HISPASpoof: A New Dataset For Spanish Speech Forensics
This addresses the problem of synthetic speech misuse for Spanish speakers, but is incremental as it extends existing forensic methods to a new language.
The authors tackled the underrepresentation of Spanish in speech forensics by creating HISPASpoof, the first large-scale Spanish dataset for synthetic speech detection and attribution, showing that training on it substantially improves detection compared to English-trained detectors.
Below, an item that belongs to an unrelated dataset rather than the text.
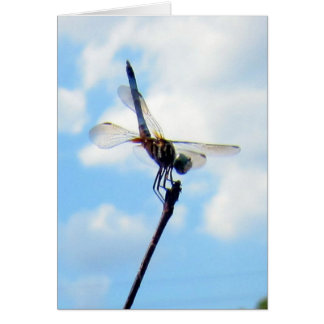 Dragonfly ~ Prepare for Take-off Card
Zero-shot Voice Cloning (VC) and Text-to-Speech (TTS) methods have advanced rapidly, enabling the generation of highly realistic synthetic speech and raising serious concerns about their misuse. While numerous detectors have been developed for English and Chinese, Spanish-spoken by over 600 million people worldwide-remains underrepresented in speech forensics. To address this gap, we introduce HISPASpoof, the first large-scale Spanish dataset designed for synthetic speech detection and attribution. It includes real speech from public corpora across six accents and synthetic speech generated with six zero-shot TTS systems. We evaluate five representative methods, showing that detectors trained on English fail to generalize to Spanish, while training on HISPASpoof substantially improves detection. We also evaluate synthetic speech attribution performance on HISPASpoof, i.e., identifying the generation method of synthetic speech. HISPASpoof thus provides a critical benchmark for advancing reliable and inclusive speech forensics in Spanish.